Меч на закате — страница 18 из 116

Он ответил:

— Из любви к Богу.

Теперь пришла моя очередь замолчать. И в трапезной наступила внезапная тишина, так что я услышал жужжание диких пчел, гнездящихся под кровлей. Я-то думал, что он жаден, что его сердцу неведомы ни справедливость, ни милосердие, что он хочет взять жизни двух десятков моих людей и пот и кровь остальных, не дав ничего взамен; но теперь я понял, что просто для него любовь к Богу имеет совсем другой смысл, чем для меня. И мой гнев исчез. Я сказал:

— Я тоже по-своему любил Бога, но для этого есть разные способы. Я никогда не видел пламени на алтаре и не слышал голосов в священном храме; я люблю людей, которые следуют за мной, и то, за что мы готовы умереть. Для меня это и есть способ любить Бога.

Его лицо немного смягчилось, словно его гнев тоже прошел, и внезапно он показался мне старым и измученным. Но я не уступил, мы оба не уступили. Через несколько мгновений он проговорил, холодно и устало:

— У нас недостаточно сил, чтобы убедить вас уехать отсюда, пока вы сами не решите уйти; но даже если бы мы были так же многочисленны и сильны, как вы, то Боже упаси, чтобы мы, помня, что вы пролили за нас кровь, отказали вам в гостеприимстве, когда вы его просите. Оставайтесь же и берите четырех лошадей себе в награду. Мы будем молиться за вас, и пусть наши молитвы и голод, который будет преследовать нас до нового урожая, смягчат ваши сердца по отношению к другой общине в другое время, подобное этому.

Он откинулся назад в своем кресле и старческой, с толстыми венами рукой сделал знак, что разговор окончен.
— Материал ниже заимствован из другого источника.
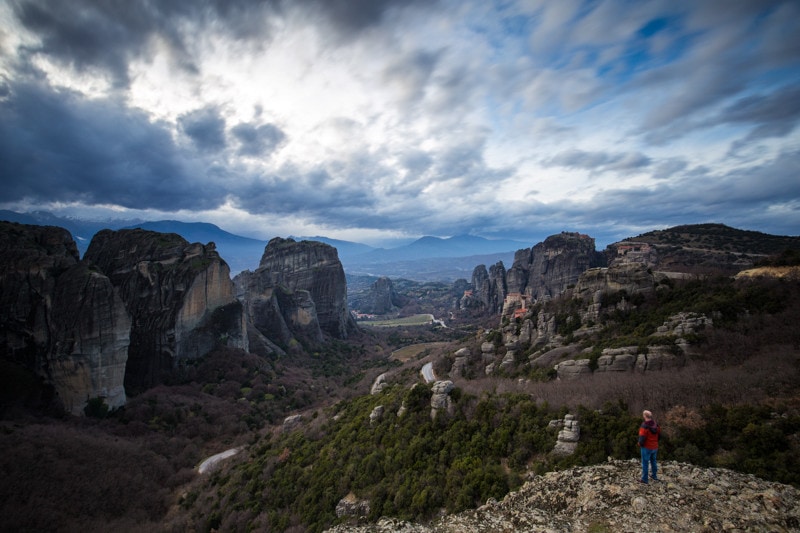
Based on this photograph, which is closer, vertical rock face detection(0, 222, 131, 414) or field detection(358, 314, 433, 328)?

Мы оставались эти три дня у себя в лагере в монастырском саду; наши лошади паслись под присмотром на пастбищах среди болот, а Карадог, наш оружейник, установил полевую кузницу и вместе со своим помощником занимался тем, что вставлял выскочившие заклепки, выправлял вмятины в щитах и шлемах и заменял поврежденные звенья в кольчугах. К этому времени у нас было уже довольно много кольчуг, хотя их количество увеличивалось медленно, поскольку лишь у саксонской знати были такие доспехи, так что мы могли пополнить их запас только тогда, когда убивали или брали в плен какого-нибудь вождя (и поэтому захват кольчуг стал предметом острого соперничества среди Товарищей, которые носили их, как охотник зарубку на копье). Остальные либо по очереди караулили лошадей; либо полеживали растянувшись вокруг костров, зашивая то порванный ремешок от сандалии, то разрез в кожаной тунике; либо беспрестанно охотились и ставили ловушки, чтобы заполнить наш котел. Но между нами и братьями больше не было дружбы.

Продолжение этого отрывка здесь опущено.